Additionally, the Arbutus Ridge Ratepayers Association (ARRA) was incorporated on July 19, 1990, under the BC Society Act to represent homeowners in external matters such as health, transportation, public utilities, community growth and development, environmental protection and social amenities, all of which fall outside the scope of the Strata Property Act.

Arbutus Ridge Emergency Preparedness, the community's volunteer organization integrates its efforts with those of the municipal CVRD Public Safety Department.

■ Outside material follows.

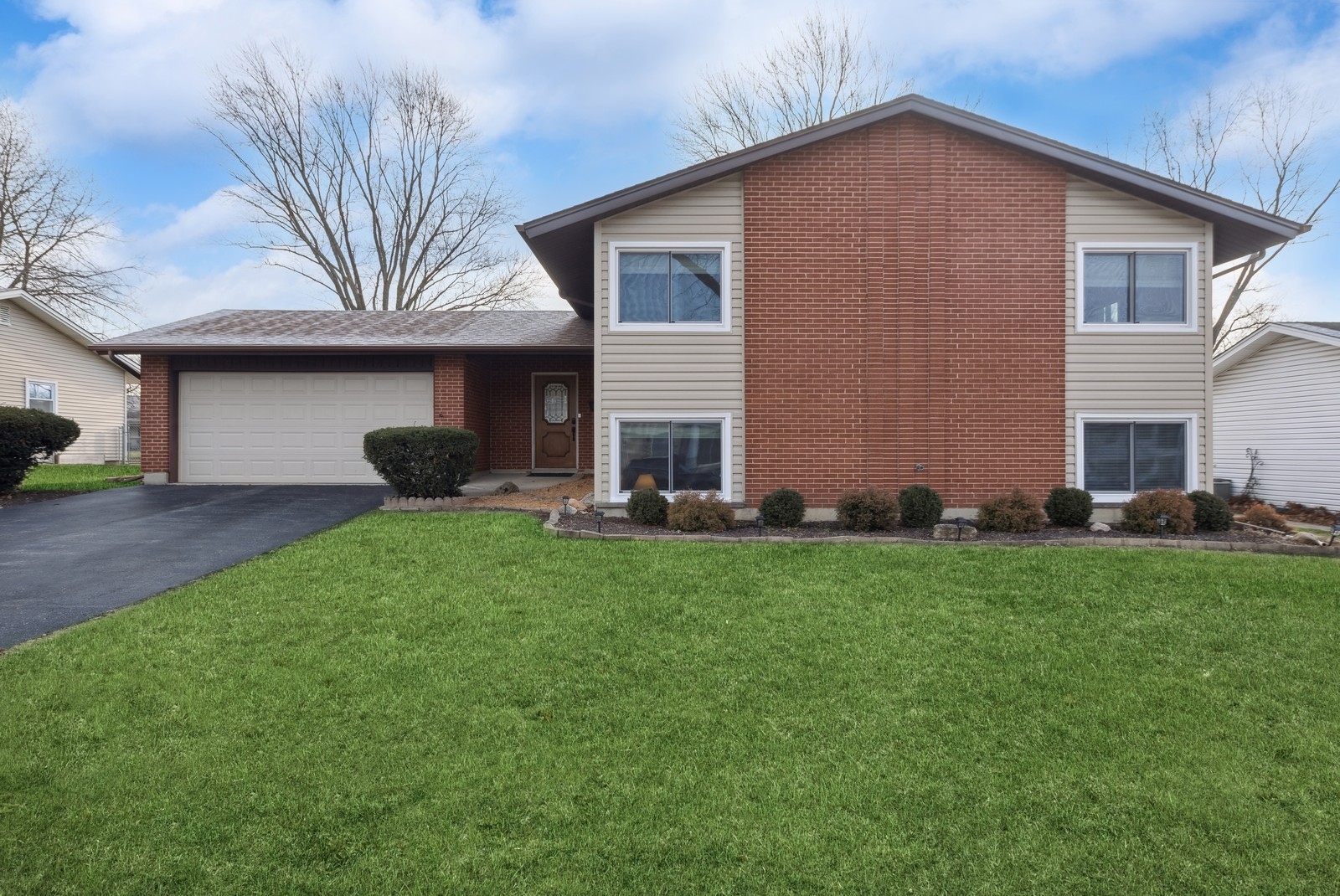 2711 Mitchell Drive Woodridge, IL 60517 - Photo 1 of 1 a house view with a garden space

On a monthly basis, the community publishes its own newsletter, "Ridge Talk", which is circulated free to all residents. In this newsletter readers will find a calendar of upcoming events, articles on newsworthy topics and a variety of contributions from residents.

The Arbutus Ridge website, www.arbutusridge.ca provides a broad array of current information. The public portion is of broader interest and is open to anyone going to this URL. The resident's website contains further information of specific interest to residents and is accessible only by using an Administration-issued username and password.